I'm happy to not worry about discussing presentation time here. An accurate presentation time mostly just helps to tweak latency. It has nothing to do with smoothness, and smoothness is what this bug is about. Optimal smoothness only requires that you know the (maximum) refresh rate of the physical display with some precision, and you match it.
(In reply to Emmanuele Bassi (:ebassi) from comment #8) > it's not really future-proof. > > Ideally, you'd want to keep track of the previous frame(s) timings and try > to match up to those, instead of hardcoding 16667 microseconds. Additional notes (other than the fact that 16667 is not hardcoded): Actually future-proof is supporting dynamic frequency displays (GSync, FreeSync, and some anonymous laptop LCDs) and always trying to get animations up to the highest frequency of the display. In order to do that you need to aim for the reported (maximum) refresh rate of a monitor, which will often be a shorter interval than the difference between previous frames. So be careful to never measure frame interval as just the difference between presentation times. You could get stuck at a sub-optimal frame rate. > > Ostensibly, we could even think about degrading the clock step to (adjusted) > 45/30/15 fps if the previous frame took more than the budget allocated to it. Actually, for optimal smoothness you need to do the opposite. And the existing frame clock logic kind of has the right idea already. If the previous frame took more than one frame to render then the right answer is to start rendering the next one with zero delay. The goal then is to limit the number of consecutive missed frames to one, by starting on the next one earlier. Incidentally, this is why triple buffering is consistently smoother than double buffering, because it does just that if when the producer on the frame queue fails to keep up with the consumer (the display). Although it's possible to achieve the same catch-up algorithm without the constant lag of triple buffering, which is what we did in Mir.

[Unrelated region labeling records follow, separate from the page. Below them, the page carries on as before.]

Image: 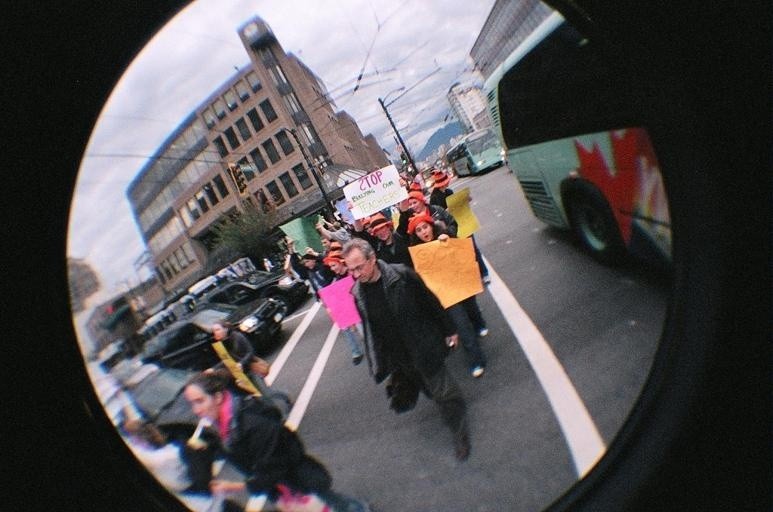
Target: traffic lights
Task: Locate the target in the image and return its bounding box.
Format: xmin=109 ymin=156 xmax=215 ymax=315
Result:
xmin=399 ymin=152 xmax=408 ymax=166
xmin=405 ymin=165 xmax=414 ymax=174
xmin=227 ymin=161 xmax=247 ymax=196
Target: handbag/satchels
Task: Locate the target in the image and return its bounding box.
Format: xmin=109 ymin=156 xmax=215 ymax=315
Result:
xmin=248 ymin=355 xmax=269 ymax=376
xmin=273 ymin=494 xmax=331 ymax=512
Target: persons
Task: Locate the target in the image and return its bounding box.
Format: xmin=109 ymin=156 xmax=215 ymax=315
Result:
xmin=201 ymin=321 xmax=294 ymax=425
xmin=281 ymin=162 xmax=488 ymax=378
xmin=178 ymin=364 xmax=380 ymax=512
xmin=341 ymin=237 xmax=471 ymax=461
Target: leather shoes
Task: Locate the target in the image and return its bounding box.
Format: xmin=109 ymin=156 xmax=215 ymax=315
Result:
xmin=351 ymin=354 xmax=363 ymax=366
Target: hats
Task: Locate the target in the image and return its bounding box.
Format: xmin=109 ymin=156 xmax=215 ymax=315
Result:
xmin=433 ymin=170 xmax=450 ymax=188
xmin=321 ymin=241 xmax=346 ymax=266
xmin=368 ymin=213 xmax=391 ymax=234
xmin=110 ymin=359 xmax=137 ymax=386
xmin=406 ymin=208 xmax=433 ymax=235
xmin=406 ymin=174 xmax=426 ymax=202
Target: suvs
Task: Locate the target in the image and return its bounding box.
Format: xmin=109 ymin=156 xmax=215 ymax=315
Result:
xmin=102 ymin=264 xmax=309 ymax=446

gdkgears is still the simplest way to test the patch as you can see the difference in both animation smoothness and FPS numbers there. Also, here's another way to write the test results that might make more sense: BEFORE gdkgears: 58 FPS and visibly stuttering gnome-maps on a 59.95Hz monitor: "paint" gdk_frame_clock_get_frame_time +17278μs "paint" gdk_frame_clock_get_frame_time +17426μs "paint" gdk_frame_clock_get_frame_time +17600μs ^^^ misses about 5% of frames, or stutters 3 times per sec ^^^ AFTER gdkgears: 60 FPS and smoother gnome-maps on a 59.95Hz monitor: "paint" gdk_frame_clock_get_frame_time +16680μs "paint" gdk_frame_clock_get_frame_time +16680μs "paint" gdk_frame_clock_get_frame_time +16680μs ^^^ misses no frames ^^^
fwiw, I've asked Owen to review this, since the frameclock is mainly his work.
would it be okay to cherry-pick this to gtk3?
Please do. I developed the fix against gtk3 in the first place. Although I understand people wanting to be cautious and testing it in gtk4 for some time.
An ack from a GTK maintainer would be good - I'm happy to do the actual commit.
I think we can safely backport this too. There should not be much difference.
Pushed to gtk-3-22 too now
Thanks. It's worth remembering the difference between 58 FPS and 60 FPS... 58 FPS stutters twice every second 60 FPS never stutters (on a 60Hz display) When you think of it like that then it's easier to understand there's a significant visual improvement.